Minggu, 24 April 2016

Lokasi ATM Bersama di Daerah Lubuk Minturun


Menyebut Lubuk Minturun biasanya konotasinya adalah daerah Tabing ke dalam atau ke arah atas menuju kaki bukit barisan dari pusat Kota Padang. Lokasi persisnya adalah sebuah kelurahan yang mana terdapat sebuah tempat pemandian umum dengan tebing tinggi yang di atasnya di lewati oleh jalan sebelum pertigaan penanda Lubuk Minturun ini. Penduduk kelurahan lainnya di sekitar tempat itu, yakni Air Dingin, Balai Gadang, Koto Panjang Ikur Koto, Koto Tuo, Tanjung Aur, Sungai Bangek hingga orang Pulai, Parak Buruk, Sungai Lareh, Air Pacah, dan Bungo Pasang pun lebih akan dikenal sebagai orang daerah Lubuk Minturun untuk mudahnya. Pada tahun 1990-an sewaktu aq masih SD cuma jalan Tabing ke Lubuk Minturun ini yang diaspal; itupun cuma satu lajur. Kini sejak tahun 2013-an, semua jalan utama kelurahan lain sudah diaspal; cuma tetap jalan Tabing-Lubuk Minturun inilah yang lajurnya paling besar selain jalan raya Padang-By Pass yang mau finishing jadi enam lajur besar dengan pembatas di tengahnya.

Itu baru jalan beraspal; boro-boro mesin ATM. Kartu ATM pun mungkin baru dikenal orang sini sejak 2000-2010-an ketika mulai banyak orang luar/pendatang masuk dengan mulai banyaknya dibangun komplek perumahan baru yang seiring perpindahan kantor balai kota dari Pasar Raya/Padang Barat ke Air Pacah. Seingat saya sebelum 2010-an mesin ATM terdekat ke Lubuk Minturun cuma ada di Simpang GIA/Bandara Tabing, Bank Nagari Tabing, dan Pasar Lubuk Buaya. Pasca 2010-an mulai ada ATM di Rumah Sakit/Kampus Baiturrahmah kemudian kantor walikota. Lalu sekitar mungkin setahun lalu ada ATM milik BRI di Air Dingin yang terdapat banyak komplek rumah mewah baru berdiri. Kemudian beberapa bulan kemaren sudah pula berdiri mesin ATM BRI di Simpang By Pass Koto Panjang Ikur Koto yang merupakan perempatan menuju empat arah: Balai Kota/Teluk Bayur, Simpang Tabing, Pemandian Lubuk Minturun, dan Bandara/Luar Kota.
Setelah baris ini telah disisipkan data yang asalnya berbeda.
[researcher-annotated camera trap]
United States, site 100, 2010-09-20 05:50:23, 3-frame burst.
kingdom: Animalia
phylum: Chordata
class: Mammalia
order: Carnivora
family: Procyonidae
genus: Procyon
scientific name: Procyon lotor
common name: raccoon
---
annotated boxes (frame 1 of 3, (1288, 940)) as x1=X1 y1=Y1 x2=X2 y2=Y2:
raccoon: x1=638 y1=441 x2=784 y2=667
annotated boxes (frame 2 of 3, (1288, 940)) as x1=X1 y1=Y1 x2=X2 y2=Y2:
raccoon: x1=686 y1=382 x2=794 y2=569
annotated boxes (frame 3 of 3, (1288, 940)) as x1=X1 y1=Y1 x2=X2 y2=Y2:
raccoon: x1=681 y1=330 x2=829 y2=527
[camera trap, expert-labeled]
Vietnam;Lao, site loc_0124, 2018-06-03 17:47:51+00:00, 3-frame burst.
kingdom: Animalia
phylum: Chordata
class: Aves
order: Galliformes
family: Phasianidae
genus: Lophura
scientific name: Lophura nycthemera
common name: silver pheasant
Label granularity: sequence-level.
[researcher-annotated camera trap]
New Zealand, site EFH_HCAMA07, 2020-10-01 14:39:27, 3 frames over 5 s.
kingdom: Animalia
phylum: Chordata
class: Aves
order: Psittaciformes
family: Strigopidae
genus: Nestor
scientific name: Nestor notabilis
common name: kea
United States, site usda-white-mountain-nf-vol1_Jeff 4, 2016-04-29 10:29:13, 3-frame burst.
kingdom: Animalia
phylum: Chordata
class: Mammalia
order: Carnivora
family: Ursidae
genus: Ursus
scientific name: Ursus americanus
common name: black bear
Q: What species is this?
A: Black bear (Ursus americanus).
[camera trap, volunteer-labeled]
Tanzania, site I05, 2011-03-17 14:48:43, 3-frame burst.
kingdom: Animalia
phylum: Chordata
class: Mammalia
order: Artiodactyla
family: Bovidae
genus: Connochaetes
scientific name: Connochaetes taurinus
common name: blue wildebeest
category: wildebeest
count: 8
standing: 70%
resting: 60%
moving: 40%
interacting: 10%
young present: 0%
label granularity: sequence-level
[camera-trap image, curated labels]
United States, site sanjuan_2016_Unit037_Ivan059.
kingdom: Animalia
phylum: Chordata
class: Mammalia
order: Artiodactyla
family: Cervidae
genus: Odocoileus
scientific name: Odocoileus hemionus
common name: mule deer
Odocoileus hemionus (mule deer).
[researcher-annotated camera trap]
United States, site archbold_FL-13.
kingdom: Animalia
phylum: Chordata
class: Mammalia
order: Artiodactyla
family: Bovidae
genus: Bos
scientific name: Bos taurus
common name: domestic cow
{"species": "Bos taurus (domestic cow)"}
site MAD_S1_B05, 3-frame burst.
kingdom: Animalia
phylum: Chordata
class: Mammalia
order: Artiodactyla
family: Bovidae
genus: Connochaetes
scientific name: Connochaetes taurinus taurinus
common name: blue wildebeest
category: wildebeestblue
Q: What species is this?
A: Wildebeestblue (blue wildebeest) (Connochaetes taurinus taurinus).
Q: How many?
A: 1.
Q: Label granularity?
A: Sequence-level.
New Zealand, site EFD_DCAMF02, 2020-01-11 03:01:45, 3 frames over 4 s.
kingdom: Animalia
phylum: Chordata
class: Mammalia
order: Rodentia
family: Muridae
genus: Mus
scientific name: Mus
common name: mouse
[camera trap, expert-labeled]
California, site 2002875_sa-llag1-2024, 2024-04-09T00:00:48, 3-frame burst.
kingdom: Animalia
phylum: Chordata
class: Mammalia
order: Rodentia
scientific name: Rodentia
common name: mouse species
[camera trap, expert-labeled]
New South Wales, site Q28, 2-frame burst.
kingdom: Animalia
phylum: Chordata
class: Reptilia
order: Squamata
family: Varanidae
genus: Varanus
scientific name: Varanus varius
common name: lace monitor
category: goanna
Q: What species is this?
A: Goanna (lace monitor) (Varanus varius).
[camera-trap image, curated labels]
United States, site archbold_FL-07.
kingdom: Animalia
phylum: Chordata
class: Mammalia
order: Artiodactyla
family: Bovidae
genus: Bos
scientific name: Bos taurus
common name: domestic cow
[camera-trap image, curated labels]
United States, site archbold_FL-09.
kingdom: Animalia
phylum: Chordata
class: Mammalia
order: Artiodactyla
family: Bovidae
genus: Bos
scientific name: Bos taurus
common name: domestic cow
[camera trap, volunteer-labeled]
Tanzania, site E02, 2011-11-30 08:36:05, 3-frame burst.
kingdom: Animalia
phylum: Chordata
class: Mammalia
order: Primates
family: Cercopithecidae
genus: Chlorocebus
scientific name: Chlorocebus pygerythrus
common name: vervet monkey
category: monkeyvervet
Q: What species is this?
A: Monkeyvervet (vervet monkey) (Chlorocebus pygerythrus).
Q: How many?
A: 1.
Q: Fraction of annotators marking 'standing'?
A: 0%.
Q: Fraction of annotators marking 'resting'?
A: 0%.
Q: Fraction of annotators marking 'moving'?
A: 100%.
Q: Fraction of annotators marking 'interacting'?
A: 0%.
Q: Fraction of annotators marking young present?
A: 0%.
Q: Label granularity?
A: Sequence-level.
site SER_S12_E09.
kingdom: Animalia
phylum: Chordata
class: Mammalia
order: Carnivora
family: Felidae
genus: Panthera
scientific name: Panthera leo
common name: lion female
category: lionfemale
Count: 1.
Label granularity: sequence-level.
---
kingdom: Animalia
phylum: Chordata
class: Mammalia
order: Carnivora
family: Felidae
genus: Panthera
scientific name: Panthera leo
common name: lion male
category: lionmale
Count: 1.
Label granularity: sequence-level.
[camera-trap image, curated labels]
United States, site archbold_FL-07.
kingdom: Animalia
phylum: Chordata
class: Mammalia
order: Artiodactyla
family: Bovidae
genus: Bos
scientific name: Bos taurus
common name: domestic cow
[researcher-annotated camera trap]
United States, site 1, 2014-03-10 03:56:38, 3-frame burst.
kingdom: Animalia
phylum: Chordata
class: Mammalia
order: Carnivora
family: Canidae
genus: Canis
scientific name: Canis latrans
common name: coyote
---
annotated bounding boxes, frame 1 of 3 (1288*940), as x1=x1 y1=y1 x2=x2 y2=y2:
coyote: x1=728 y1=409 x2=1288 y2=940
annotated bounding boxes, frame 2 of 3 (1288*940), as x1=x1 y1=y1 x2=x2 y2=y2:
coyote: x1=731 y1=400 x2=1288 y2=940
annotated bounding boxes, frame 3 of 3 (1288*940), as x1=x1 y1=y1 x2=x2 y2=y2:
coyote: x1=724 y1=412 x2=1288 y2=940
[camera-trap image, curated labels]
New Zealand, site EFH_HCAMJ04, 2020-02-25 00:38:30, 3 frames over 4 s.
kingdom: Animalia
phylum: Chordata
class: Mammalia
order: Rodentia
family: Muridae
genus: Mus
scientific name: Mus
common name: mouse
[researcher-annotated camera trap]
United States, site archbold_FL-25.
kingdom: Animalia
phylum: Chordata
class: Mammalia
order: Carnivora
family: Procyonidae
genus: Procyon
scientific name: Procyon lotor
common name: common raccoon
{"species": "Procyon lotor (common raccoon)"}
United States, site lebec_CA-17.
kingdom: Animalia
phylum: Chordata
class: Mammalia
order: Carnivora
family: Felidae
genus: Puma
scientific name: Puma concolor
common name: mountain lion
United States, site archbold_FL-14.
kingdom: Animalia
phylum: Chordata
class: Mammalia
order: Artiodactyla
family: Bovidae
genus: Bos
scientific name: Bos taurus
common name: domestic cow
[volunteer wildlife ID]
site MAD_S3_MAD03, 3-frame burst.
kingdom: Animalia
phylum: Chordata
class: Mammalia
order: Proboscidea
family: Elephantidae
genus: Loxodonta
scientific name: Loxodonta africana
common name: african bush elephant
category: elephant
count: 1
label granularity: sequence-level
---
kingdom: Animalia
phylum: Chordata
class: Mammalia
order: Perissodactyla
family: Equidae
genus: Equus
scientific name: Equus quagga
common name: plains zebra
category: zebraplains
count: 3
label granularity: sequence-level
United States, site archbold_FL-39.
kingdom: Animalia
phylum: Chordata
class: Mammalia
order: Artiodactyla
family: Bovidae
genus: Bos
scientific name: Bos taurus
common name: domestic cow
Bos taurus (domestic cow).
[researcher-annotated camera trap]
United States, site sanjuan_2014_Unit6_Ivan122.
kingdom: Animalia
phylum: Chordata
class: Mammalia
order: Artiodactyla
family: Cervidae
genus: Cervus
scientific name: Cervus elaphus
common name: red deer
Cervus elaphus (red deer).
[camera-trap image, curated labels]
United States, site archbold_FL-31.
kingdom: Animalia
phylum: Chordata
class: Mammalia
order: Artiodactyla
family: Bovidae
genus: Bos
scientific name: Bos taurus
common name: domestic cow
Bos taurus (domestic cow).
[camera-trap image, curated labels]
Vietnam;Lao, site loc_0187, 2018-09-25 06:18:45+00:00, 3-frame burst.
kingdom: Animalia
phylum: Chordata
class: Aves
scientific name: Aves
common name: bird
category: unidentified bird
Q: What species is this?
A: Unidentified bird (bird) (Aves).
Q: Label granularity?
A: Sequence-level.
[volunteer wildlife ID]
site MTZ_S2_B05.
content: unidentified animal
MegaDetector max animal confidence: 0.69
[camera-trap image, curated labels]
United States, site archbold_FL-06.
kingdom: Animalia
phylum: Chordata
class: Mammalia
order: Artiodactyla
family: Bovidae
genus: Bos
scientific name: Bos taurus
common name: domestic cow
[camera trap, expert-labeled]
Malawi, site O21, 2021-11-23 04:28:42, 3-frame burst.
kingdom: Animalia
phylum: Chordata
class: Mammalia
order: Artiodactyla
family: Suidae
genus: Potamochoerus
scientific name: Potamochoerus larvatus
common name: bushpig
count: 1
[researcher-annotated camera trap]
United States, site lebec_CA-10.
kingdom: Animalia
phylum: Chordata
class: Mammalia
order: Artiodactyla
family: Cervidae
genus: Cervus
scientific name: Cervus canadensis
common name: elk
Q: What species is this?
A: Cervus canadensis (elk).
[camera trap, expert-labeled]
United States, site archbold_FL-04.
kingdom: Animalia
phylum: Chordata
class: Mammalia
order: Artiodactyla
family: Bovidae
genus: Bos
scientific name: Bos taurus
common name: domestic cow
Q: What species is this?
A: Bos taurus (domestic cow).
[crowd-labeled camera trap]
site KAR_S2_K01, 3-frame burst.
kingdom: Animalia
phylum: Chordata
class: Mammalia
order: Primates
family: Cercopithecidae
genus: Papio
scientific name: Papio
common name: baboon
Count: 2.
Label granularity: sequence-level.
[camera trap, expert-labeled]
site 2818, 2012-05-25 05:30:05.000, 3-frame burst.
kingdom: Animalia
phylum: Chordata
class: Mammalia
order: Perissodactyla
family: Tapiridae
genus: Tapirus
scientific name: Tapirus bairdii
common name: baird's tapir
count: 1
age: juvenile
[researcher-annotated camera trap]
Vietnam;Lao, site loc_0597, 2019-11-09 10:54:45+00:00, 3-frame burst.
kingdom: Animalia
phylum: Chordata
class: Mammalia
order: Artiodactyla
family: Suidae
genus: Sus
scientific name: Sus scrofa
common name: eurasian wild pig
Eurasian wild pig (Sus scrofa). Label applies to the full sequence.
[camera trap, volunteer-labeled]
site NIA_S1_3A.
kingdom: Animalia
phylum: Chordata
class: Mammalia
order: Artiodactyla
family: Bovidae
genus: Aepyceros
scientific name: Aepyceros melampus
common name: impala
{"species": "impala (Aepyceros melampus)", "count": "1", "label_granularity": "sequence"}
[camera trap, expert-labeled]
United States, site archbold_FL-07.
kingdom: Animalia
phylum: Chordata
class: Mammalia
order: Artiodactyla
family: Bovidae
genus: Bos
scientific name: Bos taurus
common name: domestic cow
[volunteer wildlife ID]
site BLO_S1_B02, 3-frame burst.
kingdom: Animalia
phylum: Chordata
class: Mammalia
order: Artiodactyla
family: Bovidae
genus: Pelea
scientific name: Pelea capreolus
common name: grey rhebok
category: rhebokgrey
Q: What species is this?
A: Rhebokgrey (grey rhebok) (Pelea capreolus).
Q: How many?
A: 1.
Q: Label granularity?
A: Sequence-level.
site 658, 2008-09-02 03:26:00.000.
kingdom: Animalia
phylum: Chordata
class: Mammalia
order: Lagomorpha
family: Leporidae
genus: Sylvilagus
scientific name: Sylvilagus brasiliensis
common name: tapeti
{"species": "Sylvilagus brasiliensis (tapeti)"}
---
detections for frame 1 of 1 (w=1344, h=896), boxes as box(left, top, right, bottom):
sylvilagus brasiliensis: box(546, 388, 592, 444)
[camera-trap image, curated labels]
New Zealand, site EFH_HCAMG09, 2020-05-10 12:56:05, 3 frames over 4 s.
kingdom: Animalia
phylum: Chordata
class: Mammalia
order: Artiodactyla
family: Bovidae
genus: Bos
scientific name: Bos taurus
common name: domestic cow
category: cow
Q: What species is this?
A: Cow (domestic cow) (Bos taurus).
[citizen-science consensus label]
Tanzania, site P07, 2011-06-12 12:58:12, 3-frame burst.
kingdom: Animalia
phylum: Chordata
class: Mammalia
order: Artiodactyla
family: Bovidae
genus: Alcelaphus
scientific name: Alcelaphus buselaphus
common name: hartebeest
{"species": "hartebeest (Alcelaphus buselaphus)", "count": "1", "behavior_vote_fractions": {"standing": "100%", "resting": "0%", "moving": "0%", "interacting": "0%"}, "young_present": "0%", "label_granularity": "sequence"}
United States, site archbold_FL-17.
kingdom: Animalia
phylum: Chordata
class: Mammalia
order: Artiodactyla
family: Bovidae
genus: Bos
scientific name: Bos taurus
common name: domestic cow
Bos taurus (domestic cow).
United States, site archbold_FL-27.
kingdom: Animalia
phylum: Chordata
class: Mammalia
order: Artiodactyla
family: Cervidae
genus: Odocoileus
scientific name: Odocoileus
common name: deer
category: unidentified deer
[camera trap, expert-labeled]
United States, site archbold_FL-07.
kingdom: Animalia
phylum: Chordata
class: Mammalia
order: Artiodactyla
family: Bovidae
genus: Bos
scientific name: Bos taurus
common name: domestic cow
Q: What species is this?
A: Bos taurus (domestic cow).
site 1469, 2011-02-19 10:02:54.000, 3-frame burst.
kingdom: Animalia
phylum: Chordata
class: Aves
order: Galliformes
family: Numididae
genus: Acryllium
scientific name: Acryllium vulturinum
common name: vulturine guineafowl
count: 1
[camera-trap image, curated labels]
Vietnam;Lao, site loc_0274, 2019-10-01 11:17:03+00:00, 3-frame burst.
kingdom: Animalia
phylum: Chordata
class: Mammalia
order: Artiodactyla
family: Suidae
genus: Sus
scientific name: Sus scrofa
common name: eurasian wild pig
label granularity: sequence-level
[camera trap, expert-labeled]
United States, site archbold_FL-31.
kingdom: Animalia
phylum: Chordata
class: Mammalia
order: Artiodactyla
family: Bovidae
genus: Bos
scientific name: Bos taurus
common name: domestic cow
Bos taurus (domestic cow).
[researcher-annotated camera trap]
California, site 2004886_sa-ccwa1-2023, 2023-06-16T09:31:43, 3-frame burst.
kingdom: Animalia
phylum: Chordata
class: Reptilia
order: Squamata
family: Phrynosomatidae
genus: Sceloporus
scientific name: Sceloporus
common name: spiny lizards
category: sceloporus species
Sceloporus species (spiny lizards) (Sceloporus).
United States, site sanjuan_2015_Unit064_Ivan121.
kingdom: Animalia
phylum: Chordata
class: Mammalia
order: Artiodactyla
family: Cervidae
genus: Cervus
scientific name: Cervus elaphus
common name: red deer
Jika Anda jalan-jalan ke Lubuk Minturun maka urutan mesin ATM yang terdekat bisa Anda temui adalah ATM BaiturrahmaH/Simpang Tabing kemudian ATM perempatan By Pass menuju lokasi pemandian Lubuk Minturun tadi dan setelah melewati tempat pemandian ini barulah ATM Air Dingin. Sebagai tambahan yang saya belum sempat cek di Pesantren Ar-Risalah mungkin juga ada ATM tapi lokasinya jauh masuk ke arah gunung. Kemudian nantinya jika kampus IAIN baru sudah aktif mungkin juga akan ada mesin ATM; cuma juga lokasinya sudah di pinggang perbukitan Sungai Bangek. Lokasi ATM paling mudah dijangkau yaitu yang di perempatan lampu merah By Pass-Lubuk Minturun tadi yang sementara ini cuma ada satu mesin BRI pecahan lima puluh ribu yang tentunya bisa digunakan untuk jaringan bersama dan prima. Jadi kalau Anda hendak "flower shopping" ke kawasan agrowisata Lubuk Minturun ini--yang banyak terdapat di kiri kanan jalan mulai dari simpang by pass ini sampai pertigaan Lubuk Minturun nanti--ndak perlu repot lagi bawa tumpukan uang cash dari rumah. Kalau pembayaran dengan kartu kredit sepertinya belum ada disediakan para petani bunga tersebut. Menarik menyaksikan ketika teknologi pembayaran modern mulai hadir saat amak-amak di pasar tradisional di Lubuk Minturun ini masih saja menyimpan uang kartal hasil transaksi harian tersebut di balik kutang barendonya sebagaimana tradisi lama hehe.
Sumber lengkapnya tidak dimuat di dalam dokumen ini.